__Exercise prompt__: Copy out the entries word for word, from the line containing "Is the white scattered" through the line containing "11.1 metres", with both of those lines included.
- - -
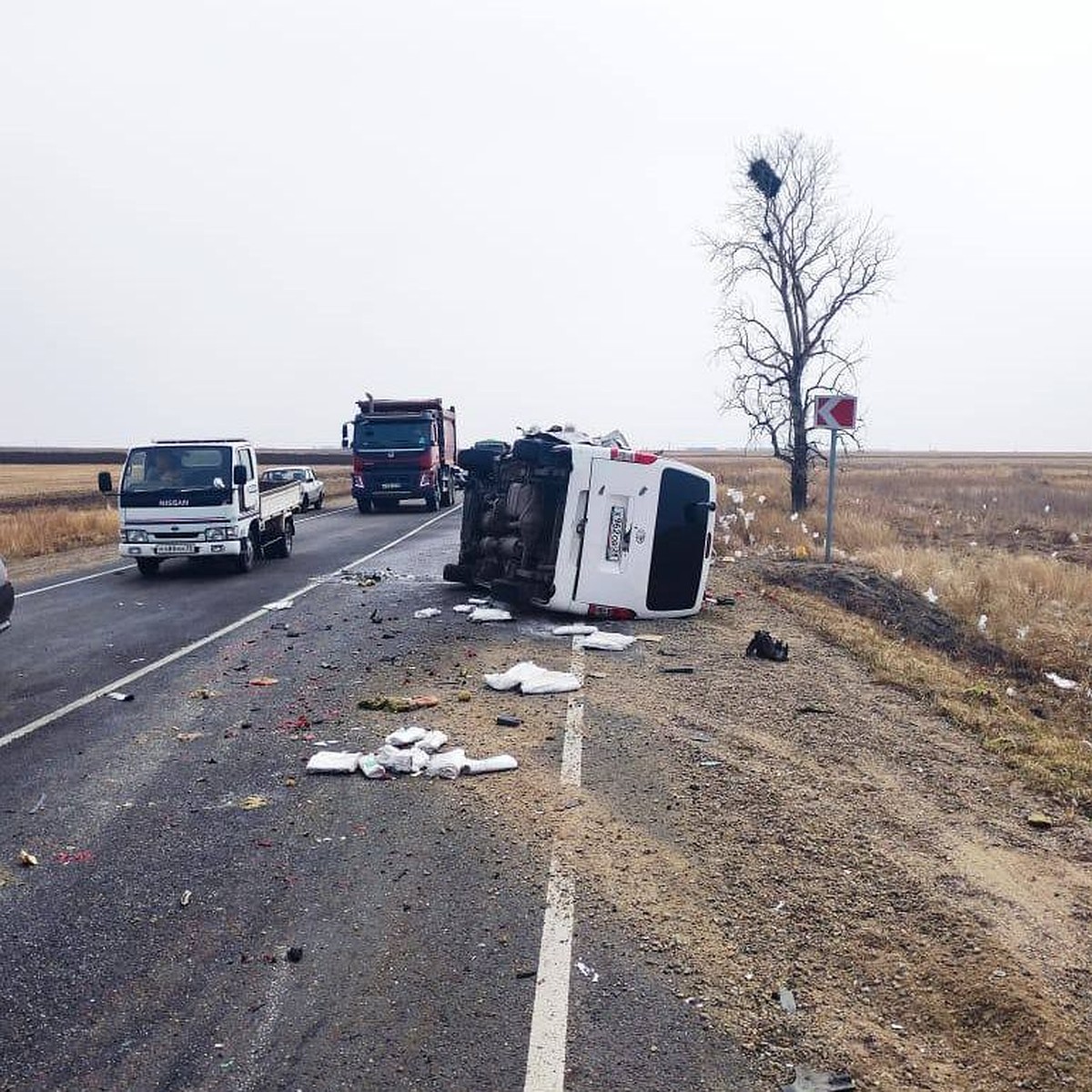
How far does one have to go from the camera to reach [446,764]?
20.6 feet

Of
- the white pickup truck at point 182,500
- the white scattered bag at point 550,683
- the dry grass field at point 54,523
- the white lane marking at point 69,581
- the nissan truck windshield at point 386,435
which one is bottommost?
the dry grass field at point 54,523

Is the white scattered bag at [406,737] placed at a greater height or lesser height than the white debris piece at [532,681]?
lesser

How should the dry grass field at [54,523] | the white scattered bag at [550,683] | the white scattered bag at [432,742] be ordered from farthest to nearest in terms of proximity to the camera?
1. the dry grass field at [54,523]
2. the white scattered bag at [550,683]
3. the white scattered bag at [432,742]

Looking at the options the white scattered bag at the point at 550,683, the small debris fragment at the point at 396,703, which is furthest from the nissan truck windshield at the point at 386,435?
the small debris fragment at the point at 396,703

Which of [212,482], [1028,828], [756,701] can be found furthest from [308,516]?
[1028,828]

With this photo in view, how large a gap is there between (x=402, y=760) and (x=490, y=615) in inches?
211

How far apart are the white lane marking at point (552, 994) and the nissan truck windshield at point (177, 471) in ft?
40.7

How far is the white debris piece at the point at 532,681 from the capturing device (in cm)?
820

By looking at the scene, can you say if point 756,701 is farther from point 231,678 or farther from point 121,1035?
point 121,1035

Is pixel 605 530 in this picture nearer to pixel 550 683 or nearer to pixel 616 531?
pixel 616 531

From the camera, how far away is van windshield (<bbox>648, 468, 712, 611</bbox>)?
11.1 metres

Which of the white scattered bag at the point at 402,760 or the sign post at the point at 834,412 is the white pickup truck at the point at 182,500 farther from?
the white scattered bag at the point at 402,760

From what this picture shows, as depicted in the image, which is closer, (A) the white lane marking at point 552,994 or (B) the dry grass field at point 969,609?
(A) the white lane marking at point 552,994

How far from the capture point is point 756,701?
792 cm
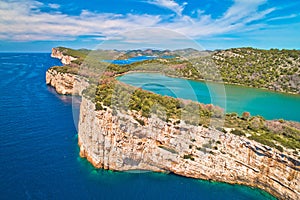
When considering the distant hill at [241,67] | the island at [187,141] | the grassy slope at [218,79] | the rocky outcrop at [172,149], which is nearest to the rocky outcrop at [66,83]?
the grassy slope at [218,79]

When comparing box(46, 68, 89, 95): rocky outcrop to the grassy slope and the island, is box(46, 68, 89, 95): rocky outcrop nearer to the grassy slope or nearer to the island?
the grassy slope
- - -
__Finished answer__:
Is the white scattered bag at [406,737] placed at a greater height or lesser height than the white debris piece at [532,681]?
lesser

How should the dry grass field at [54,523] | the white scattered bag at [550,683] | the white scattered bag at [432,742] be ordered from farthest to nearest in terms of proximity to the camera?
1. the dry grass field at [54,523]
2. the white scattered bag at [550,683]
3. the white scattered bag at [432,742]

Looking at the options the white scattered bag at the point at 550,683, the small debris fragment at the point at 396,703, which is furthest from the nissan truck windshield at the point at 386,435?
the small debris fragment at the point at 396,703

Which of [212,482], [1028,828], [756,701] can be found furthest from [308,516]?
[1028,828]

With this photo in view, how large a gap is there between (x=402, y=760) and (x=490, y=615) in inches?
211

How far apart are the white lane marking at point (552, 994) and the nissan truck windshield at point (177, 471) in ft?
40.7

How far is the white debris piece at the point at 532,681 from the capturing device (in cm)?
820

By looking at the scene, can you say if point 756,701 is farther from point 231,678 or farther from point 121,1035?
point 121,1035

Is pixel 605 530 in this picture nearer to pixel 550 683 or nearer to pixel 616 531?
pixel 616 531

From the camera, how far away is van windshield (<bbox>648, 468, 712, 611</bbox>)?
11.1 metres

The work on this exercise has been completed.